The Ollama server is not running. Start it with ollama serve (foreground) or brew services start ollama / systemctl start ollama (background). Also check the OLLAMA_HOST environment variable if you have customised the bind address — the port in your request must match.

Model runs on CPU instead of GPU

GPU was not detected. On Linux, verify nvidia-smi works and CUDA libraries are installed. On macOS, Apple Silicon uses Metal automatically; Intel Macs fall back to CPU. Run ollama ps while the model is loaded to see how many layers are offloaded to the GPU.
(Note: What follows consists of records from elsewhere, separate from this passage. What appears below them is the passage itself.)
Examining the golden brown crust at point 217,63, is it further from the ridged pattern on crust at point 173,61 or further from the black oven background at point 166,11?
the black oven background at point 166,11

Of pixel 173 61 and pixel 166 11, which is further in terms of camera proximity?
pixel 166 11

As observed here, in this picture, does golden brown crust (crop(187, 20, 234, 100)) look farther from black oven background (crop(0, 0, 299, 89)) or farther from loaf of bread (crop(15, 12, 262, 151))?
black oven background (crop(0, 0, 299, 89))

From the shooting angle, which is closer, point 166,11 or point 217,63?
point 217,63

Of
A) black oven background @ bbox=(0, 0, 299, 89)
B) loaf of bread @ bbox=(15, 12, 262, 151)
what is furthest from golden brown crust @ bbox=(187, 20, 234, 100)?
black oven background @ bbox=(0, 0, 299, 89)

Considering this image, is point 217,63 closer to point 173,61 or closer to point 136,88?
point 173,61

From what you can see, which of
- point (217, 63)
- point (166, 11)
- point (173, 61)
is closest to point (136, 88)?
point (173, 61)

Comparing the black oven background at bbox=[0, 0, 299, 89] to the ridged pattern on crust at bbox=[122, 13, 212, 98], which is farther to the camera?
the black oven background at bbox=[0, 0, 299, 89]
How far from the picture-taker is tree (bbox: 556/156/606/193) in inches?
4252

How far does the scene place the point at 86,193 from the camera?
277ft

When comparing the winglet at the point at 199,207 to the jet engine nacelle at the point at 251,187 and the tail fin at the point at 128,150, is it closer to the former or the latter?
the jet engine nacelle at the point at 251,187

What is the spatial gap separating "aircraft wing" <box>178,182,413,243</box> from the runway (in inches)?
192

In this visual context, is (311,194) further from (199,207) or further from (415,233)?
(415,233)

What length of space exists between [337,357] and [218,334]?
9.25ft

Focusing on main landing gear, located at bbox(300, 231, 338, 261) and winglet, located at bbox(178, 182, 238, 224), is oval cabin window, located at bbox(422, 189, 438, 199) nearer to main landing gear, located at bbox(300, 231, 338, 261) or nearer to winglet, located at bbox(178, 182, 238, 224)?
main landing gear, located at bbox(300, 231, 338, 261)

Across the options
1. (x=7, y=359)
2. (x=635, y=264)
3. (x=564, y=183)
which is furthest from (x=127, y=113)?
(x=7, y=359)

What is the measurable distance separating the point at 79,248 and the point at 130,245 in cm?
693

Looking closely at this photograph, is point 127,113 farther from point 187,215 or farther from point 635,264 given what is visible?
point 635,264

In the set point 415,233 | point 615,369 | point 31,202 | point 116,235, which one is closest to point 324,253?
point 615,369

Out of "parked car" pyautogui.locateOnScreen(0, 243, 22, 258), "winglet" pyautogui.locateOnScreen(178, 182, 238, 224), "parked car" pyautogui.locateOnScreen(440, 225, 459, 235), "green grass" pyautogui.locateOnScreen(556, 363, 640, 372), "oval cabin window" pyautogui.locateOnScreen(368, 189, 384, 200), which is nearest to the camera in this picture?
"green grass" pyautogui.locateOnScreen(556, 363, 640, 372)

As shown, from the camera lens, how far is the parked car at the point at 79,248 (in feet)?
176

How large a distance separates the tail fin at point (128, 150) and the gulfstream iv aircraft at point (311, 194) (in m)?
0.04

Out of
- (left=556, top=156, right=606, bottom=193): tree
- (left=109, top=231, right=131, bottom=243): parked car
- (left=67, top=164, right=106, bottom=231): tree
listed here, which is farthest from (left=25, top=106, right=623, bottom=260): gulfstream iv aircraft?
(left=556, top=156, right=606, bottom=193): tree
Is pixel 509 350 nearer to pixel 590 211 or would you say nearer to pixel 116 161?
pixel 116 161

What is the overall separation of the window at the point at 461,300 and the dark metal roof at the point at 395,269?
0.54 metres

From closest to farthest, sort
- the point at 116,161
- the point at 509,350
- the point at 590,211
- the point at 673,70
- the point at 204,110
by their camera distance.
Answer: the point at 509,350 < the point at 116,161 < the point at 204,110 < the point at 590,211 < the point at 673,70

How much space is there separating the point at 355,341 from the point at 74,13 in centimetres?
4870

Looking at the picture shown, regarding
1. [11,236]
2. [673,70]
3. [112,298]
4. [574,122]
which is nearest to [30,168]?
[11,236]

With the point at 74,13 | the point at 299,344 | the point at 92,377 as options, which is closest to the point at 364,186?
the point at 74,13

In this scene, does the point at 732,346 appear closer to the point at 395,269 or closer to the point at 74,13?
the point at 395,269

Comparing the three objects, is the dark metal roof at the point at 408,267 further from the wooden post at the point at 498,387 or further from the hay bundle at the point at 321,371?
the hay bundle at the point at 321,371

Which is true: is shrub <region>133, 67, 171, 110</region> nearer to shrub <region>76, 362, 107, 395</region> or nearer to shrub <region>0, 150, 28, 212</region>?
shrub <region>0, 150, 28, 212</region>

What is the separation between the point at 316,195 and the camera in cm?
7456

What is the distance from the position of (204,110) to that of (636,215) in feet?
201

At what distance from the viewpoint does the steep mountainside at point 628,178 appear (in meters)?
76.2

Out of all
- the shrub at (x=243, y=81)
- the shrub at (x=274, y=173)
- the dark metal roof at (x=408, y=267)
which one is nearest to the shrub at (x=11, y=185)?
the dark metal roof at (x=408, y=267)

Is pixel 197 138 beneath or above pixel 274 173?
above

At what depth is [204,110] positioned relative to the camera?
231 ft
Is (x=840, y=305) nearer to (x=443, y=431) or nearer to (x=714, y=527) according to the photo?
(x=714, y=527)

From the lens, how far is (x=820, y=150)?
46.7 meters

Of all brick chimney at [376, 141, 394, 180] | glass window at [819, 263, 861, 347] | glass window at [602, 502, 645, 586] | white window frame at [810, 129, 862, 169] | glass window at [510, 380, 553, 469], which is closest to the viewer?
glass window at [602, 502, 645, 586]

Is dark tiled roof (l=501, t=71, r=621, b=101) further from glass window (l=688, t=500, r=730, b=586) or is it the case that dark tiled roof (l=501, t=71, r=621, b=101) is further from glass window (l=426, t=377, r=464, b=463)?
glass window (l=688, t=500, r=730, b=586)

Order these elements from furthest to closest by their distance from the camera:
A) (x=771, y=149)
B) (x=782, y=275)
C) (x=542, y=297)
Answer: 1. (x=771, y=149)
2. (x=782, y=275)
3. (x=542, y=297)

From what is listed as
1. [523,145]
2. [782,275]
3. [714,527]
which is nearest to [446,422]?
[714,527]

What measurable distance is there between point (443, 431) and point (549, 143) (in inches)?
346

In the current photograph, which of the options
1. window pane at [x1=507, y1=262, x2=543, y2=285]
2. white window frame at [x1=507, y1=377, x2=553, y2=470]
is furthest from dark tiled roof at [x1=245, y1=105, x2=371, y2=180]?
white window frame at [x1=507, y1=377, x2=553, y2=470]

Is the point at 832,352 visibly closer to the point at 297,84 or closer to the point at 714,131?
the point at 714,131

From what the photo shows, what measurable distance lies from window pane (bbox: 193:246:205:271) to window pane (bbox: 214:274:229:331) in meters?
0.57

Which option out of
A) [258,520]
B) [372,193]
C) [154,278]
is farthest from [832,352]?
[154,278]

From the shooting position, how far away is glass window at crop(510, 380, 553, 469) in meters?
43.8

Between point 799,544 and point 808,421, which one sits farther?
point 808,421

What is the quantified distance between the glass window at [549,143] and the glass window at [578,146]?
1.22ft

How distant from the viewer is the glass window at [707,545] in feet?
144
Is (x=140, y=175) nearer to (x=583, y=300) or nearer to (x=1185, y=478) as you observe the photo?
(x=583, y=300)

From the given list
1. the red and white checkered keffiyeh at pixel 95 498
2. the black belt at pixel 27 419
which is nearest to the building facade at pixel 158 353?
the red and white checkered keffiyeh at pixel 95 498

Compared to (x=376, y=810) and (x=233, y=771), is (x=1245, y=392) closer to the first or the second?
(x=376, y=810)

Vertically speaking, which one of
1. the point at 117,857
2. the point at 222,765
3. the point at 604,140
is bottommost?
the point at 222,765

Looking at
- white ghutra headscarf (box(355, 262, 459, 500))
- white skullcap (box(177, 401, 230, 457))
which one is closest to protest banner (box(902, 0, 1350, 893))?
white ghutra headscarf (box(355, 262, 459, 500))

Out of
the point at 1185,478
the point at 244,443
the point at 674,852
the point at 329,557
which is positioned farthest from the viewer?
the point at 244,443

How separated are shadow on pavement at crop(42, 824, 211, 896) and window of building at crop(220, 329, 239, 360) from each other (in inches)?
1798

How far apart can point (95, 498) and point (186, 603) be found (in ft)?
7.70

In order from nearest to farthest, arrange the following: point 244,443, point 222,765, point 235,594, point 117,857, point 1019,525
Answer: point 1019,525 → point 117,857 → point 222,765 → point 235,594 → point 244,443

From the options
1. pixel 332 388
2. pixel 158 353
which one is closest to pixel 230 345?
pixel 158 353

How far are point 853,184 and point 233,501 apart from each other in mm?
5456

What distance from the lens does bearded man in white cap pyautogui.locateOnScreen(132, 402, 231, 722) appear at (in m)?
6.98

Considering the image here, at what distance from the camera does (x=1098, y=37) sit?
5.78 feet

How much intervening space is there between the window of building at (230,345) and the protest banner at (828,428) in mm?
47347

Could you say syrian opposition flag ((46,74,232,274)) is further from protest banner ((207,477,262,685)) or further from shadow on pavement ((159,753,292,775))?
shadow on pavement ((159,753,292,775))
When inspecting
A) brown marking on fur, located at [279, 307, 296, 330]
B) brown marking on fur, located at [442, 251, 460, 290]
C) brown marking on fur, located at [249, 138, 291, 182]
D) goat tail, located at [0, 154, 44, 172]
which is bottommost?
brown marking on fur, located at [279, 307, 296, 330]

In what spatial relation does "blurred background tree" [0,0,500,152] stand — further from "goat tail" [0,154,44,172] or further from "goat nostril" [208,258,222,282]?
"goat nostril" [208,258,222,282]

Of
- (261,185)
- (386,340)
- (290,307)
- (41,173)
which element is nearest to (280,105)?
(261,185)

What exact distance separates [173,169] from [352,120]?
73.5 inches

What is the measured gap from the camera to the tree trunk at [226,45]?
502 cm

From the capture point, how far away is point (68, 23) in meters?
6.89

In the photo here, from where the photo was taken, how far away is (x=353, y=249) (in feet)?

Out of memory / model doesn't load

The model is too large for available VRAM. Try a smaller quantization: ollama pull llama3.2:3b instead of 8B, or look for a :q4 tag. Check free VRAM with nvidia-smi before pulling. Models will partially offload to RAM but performance degrades significantly.

Slow generation speed

Running on CPU expect 2–10 tokens/sec; GPU gives 30–100+ t/s. Ensure no other GPU-heavy processes are competing for VRAM. Use ollama ps to verify the GPU is being utilised. Closing browser tabs with WebGL content can free GPU memory on macOS.

ollama: command not found after install script

Restart your shell or run source ~/.bashrc (or ~/.zshrc). The installer adds /usr/local/bin to PATH via your shell profile, which only takes effect in new shell sessions.

Docker container exits immediately

Check the container logs with docker logs ollama. If you passed --gpus=all but nvidia-container-toolkit is not installed on the host, Docker cannot fulfil the GPU request and the container will exit. Remove the flag to run CPU-only, or install the toolkit first.